It is of paramount importance to evaluate the dietary history in children who present with hypocalcemia for instituting a management plan. The food frequency questionnaire is a quicker and more reliable method of documenting dietary calcium intake and can be useful in children.[7]

A detailed history and examination should be done to ascertain the cause of rickets, as shown in Table 1. As a paradox, a child with severe protein-energy malnutrition will rarely develop signs of rickets as nutrition deprivation prevents bone growth. If a child with rickets has malnutrition or failure to thrive, a differential diagnosis of non-nutritional rickets should always be considered. Anthropometry is a useful tool to assess short stature seen in rickets. With the involvement of long bones in rickets, the upper: lower segment ratio becomes higher and disproportionate.

Table 1: Clinical approach to rickets.
History and
examination
Clinical pointers
Antenatal and Birth history • Maternal intake of supplemental calcium during pregnancy and lactation
• Birth weight – Small for gestation age and preterm babies can have early-onset hypocalcemia as they require
supplemental calcium and Vitamin D after birth.
Feeding and dietary history • History of breastfeeding/top-feeds – Breast milk is a poor source of Vitamin D
• Use of Vitamin D supplements – Dose and compliance to daily supplementation to be checked
• Complementary feeding – Milk-based diets are poor source of Vitamin D. The quantity and quality of top-milk to be noted (to check for calcium content).
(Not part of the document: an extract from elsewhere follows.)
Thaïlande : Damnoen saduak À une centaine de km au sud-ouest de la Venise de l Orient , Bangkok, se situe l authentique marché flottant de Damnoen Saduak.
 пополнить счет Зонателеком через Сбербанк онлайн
Dietary diversity for other micro-nutrients to be checked.
• Use of fortified foods – milk, oil, and dairy products
Developmental history • History of development in all domains – gross motor, fine motor, socioadaptive, and language – children with rickets usually have only isolated delay in motor milestones.
• Global developmental delay may be seen in systemic diseases (like lysosomal storage disorders that may have skeletal changes with organomegaly)
Family history • History of any other family members with skeletal disorders, alopecia, and dental abnormalities. Prefer to examine parents and siblings to rule out any short stature or bony deformities (clues to non-nutritional rickets, skeletal dysplasia)
Systemic complaints in nutritional rickets • Irritability and poor feeding (infancy)
• Weakness, tiredness, and back pain
• Bony deformity
• Abnormal gait (waddling due to myopathy)
• Not growing well in stature
• Seizures – when associated with hypocalcemia
• Tetany – usually seen in older children and adolescents
Systemic complaints that suggest non-nutritional causes • Weight loss – failure to thrive may suggest a systemic organic cause
• Frequent loose stools, weight loss suggesting malabsorption (seen in Celiac disease, IBD)
• Jaundice – suggests chronic liver failure as a systemic cause of rickets
• Fractures – may be rarely seen in severe rickets, but advisable to screen for non-nutritional causes of rickets (like renal tubular acidosis)
• Drug history for drug-induced osteoporosis with corticosteroids, anticonvulsants, calcineurin inhibitors, and cyclosporine
General physical examination • Anthropometry – short stature, upper segment to lower segment proportion (disproportionate in rickets)
• Skull and spine – craniotabes (softening of skull bones), wide open anterior fontanelle and lumbar lordosis in rickets. Craniosynostosis may be seen in metabolic bone diseases like hypophosphatasia or XLH. Alopecia suggests VDDR-type II (lack of Vitamin D receptor activity within keratinocytes)
• Dentition – dental caries, delayed tooth eruption, and enamel hypoplasia in rickets. Dental abscess suggest XLH
• Hair – alopecia may indicate non-nutritional causes like VDDR-II
• Skeletal limb signs – wrist widening, genu valgum, genu varum, and windswept deformity
• Anemia – may be with concurrent nutritional deficiency, or may be with underlying lymphoreticular proliferation in systemic diseases (storage disorders)
• Icterus – suggests underlying hepatic cause such as storage diseases and Wilson disease
• Skin – Xerosis in chronic liver disease, dry scaly skin for concomitant hypothyroidism in polyendocrinopathy, café-au-lait spots in fibrous dysplasia
• Gait – waddling in presence of myopathy with Vitamin D deficiency or phosphate deficiency
Systemic examination • Cardiac – may detect dilated cardiomyopathy in long standing hypocalcemia or Vitamin D deficiency, arrhythmia with hypocalcemia (prolonged QTc interval on electrocardiogram)
• Abdomen – hepatosplenomegaly as part of visceroptosis in rickets, may also be present in other systemic disorders such as Wilson disease or tyrosinemia
• Respiratory – Harrison sulcus due to flail chest wall
• Neurological – increased neuronal excitability seen as Chvostek sign (facial twitching in response to gentle tapping on face) or Trousseau sign (carpopedal spasm after elevated cuff pressure using a sphygmomanometer)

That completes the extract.